- _Source_:

######

INTEREST EXPENSE - NET:

Net interest expense for the first quarter of the fiscal year decreased 16.6
percent to $10.9 million when compared with the same period in the prior fiscal
year. The $2.2 million decrease was primarily due to a $154 million reduction in
debt levels compared to the prior year.


INCOME TAXES:

The Company's effective tax rate for the first quarter of fiscal 2003 was 39.7
percent compared with 39.5 percent for the first quarter of fiscal 2002.


CRITICAL ACCOUNTING POLICIES AND ESTIMATES:

The preparation of consolidated financial statements in conformity with
accounting principles generally accepted in the United States of America
requires the appropriate application of certain accounting policies, many of
which require management to make estimates and assumptions about future events
and their impact on amounts reported in our financial statements and related
notes. Since future events and their impact cannot be determined with certainty,
the actual results will inevitably differ from our estimates. Such differences
could be material to the financial statements.

Management believes that its application of applicable accounting policies, and
the estimates inherently required therein, are reasonable. Management
periodically reevaluates these accounting policies and estimates in the
preparation of our financial statements and makes adjustments when facts and
circumstances dictate a change. We have identified certain critical accounting
policies, which are described below.

Merchandise Inventory. Our merchandise inventory is carried at the lower
of cost or market on a last-in, first-out (LIFO) basis. The valuation of
inventories at cost requires certain management judgments and estimates,
including among others, an assessment of any excess inventory levels, lower of
cost or market value of merchandise inventory, and shrinkage rates. These
assumptions can have a significant impact on current and future operating
results and financial position.

######

- _Provided information_:

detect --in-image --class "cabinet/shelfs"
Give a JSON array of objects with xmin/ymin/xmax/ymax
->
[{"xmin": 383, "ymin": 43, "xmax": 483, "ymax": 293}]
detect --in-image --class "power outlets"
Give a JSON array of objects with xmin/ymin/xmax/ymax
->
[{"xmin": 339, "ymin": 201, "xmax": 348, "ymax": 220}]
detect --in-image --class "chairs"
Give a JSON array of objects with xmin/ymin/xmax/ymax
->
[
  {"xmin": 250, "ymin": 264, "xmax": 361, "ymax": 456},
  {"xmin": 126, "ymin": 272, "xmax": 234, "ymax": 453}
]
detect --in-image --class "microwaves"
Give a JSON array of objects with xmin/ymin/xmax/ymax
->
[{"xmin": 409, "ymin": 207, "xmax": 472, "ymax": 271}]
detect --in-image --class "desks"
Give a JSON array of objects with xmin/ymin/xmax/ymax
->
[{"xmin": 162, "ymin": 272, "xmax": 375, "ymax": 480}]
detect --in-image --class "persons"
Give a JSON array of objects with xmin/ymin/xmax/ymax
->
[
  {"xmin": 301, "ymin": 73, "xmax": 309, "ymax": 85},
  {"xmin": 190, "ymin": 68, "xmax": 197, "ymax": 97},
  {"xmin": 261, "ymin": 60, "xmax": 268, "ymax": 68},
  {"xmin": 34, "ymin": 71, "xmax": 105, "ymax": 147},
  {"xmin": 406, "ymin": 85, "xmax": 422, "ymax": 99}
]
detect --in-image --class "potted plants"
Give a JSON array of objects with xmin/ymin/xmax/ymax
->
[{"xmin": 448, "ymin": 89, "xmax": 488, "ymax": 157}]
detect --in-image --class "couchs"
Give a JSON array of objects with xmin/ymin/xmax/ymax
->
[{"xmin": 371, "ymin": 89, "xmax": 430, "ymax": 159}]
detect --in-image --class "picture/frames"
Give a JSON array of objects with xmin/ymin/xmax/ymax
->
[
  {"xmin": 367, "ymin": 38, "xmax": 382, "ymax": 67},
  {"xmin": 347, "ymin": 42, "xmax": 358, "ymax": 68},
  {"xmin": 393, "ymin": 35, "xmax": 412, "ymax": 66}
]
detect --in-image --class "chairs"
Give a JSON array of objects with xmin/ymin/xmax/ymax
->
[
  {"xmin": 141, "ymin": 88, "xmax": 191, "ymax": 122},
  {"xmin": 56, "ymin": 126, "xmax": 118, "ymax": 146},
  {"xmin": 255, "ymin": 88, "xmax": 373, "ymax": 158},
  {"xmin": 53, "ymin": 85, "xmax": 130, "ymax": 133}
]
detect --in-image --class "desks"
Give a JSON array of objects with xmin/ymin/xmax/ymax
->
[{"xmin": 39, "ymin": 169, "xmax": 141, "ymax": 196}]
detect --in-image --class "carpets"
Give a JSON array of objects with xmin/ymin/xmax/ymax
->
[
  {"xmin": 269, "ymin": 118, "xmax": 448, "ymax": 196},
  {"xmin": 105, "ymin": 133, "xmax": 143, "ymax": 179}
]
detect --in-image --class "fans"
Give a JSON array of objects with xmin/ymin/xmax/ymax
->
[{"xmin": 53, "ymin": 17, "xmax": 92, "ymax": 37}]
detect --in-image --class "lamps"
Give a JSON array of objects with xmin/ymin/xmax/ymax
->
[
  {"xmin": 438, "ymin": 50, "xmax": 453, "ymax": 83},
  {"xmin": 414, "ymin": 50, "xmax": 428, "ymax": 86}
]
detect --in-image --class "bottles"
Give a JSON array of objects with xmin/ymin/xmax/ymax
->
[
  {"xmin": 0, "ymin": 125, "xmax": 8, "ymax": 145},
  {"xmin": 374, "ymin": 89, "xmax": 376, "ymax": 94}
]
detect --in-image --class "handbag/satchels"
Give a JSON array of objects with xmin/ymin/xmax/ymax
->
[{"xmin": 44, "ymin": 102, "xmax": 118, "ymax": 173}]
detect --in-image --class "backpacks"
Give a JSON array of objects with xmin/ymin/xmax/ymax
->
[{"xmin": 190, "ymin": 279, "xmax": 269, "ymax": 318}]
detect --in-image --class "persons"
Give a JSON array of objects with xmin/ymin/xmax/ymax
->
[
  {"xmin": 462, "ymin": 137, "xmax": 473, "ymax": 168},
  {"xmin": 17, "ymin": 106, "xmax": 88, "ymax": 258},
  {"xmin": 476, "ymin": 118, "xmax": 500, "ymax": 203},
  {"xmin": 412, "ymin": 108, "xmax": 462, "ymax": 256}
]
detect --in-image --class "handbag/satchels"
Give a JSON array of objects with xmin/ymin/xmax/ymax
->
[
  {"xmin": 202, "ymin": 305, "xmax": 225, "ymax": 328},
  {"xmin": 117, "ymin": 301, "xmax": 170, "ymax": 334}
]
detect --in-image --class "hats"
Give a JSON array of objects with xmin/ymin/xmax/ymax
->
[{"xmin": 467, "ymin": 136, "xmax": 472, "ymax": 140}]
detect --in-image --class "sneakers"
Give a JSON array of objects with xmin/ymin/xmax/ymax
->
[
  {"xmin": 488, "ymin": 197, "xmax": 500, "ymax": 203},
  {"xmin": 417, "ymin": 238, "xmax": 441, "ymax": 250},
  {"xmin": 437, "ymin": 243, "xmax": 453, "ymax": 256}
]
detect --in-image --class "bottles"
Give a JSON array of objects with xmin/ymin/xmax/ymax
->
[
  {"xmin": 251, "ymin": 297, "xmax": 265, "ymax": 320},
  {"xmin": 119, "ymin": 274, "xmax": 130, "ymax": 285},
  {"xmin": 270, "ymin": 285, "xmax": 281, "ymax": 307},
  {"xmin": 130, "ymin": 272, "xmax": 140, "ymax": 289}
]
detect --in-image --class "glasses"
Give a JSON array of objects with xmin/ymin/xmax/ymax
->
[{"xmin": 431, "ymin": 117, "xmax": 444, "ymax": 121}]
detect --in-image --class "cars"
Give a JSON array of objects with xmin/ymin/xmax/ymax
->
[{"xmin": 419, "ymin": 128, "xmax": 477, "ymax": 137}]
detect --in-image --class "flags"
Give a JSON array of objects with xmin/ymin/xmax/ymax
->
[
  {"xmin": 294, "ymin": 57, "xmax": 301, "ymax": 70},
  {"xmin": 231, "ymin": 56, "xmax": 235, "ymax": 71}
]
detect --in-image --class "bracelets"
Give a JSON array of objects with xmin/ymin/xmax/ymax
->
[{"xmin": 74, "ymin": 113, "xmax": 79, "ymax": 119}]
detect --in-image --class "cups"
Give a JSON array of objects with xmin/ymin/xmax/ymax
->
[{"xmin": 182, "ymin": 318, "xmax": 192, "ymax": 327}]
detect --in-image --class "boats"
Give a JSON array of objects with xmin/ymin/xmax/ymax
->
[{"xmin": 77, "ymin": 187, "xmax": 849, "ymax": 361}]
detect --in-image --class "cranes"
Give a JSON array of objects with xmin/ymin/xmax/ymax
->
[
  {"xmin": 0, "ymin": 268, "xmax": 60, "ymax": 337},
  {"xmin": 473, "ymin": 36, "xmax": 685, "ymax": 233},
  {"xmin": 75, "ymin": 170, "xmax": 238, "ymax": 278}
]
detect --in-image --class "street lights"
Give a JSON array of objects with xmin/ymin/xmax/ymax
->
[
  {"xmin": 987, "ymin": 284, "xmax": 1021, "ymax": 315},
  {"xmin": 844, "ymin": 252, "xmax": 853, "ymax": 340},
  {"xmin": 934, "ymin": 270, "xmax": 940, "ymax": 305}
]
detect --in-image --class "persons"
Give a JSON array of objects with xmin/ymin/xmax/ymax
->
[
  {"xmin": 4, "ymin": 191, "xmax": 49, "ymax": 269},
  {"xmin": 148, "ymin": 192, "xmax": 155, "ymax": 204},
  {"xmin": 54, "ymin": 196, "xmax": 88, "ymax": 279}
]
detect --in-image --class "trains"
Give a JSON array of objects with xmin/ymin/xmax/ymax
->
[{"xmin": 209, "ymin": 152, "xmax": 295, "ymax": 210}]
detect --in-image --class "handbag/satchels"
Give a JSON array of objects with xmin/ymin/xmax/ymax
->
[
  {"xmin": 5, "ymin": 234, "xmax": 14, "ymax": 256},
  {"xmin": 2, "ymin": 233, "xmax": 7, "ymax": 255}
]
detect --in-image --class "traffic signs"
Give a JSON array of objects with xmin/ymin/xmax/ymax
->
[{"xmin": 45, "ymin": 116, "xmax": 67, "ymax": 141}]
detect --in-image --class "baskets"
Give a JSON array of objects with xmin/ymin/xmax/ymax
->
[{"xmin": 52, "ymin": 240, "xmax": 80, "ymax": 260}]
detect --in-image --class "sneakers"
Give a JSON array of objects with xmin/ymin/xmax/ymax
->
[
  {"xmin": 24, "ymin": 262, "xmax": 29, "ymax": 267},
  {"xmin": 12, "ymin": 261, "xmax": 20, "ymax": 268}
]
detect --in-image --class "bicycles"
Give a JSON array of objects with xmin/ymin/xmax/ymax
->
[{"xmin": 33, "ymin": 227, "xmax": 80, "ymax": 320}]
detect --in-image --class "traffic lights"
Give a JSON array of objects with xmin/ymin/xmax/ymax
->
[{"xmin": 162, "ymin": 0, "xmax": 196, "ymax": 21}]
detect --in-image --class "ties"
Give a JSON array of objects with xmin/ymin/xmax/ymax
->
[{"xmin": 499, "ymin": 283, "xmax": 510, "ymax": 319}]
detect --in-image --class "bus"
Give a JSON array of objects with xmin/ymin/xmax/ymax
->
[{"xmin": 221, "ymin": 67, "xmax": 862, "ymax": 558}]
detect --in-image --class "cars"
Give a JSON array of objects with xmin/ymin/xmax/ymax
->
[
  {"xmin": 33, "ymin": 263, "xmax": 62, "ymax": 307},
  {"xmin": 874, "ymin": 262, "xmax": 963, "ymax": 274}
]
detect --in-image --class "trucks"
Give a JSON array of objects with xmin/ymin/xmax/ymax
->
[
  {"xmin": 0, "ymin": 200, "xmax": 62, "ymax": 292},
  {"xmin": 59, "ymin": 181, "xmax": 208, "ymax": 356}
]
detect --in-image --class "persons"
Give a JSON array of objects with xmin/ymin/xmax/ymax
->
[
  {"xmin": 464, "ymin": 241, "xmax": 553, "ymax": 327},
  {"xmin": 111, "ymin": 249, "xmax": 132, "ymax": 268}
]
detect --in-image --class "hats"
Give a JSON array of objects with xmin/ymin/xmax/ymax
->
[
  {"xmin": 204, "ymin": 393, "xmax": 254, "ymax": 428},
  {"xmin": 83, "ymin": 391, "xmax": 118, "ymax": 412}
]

######

- _Things to do_:
(a) Answer these from the financial report excerpt, one per line:
(i) By what percentage did net interest expense decrease in the first quarter?
(ii) What was the effective tax rate for the first quarter of fiscal 2003?
(iii) On what basis is merchandise inventory carried?
(b) Name every management judgment or estimate that the financial report excerpt lists as part of valuing inventories at cost.
(c) Using the financial report excerpt, explain why actual results will inevitably differ from management's estimates.

- _Responses in order_:
(a)
(i) 16.6 percent
(ii) 39.7 percent
(iii) At the lower of cost or market on a last-in, first-out (LIFO) basis

(b)
- An assessment of any excess inventory levels
- Lower of cost or market value of merchandise inventory
- Shrinkage rates

(c) Preparing the financial statements requires management to make estimates and assumptions about future events and how those events affect reported amounts. Future events and their impact cannot be determined with certainty, so actual results will differ from those estimates.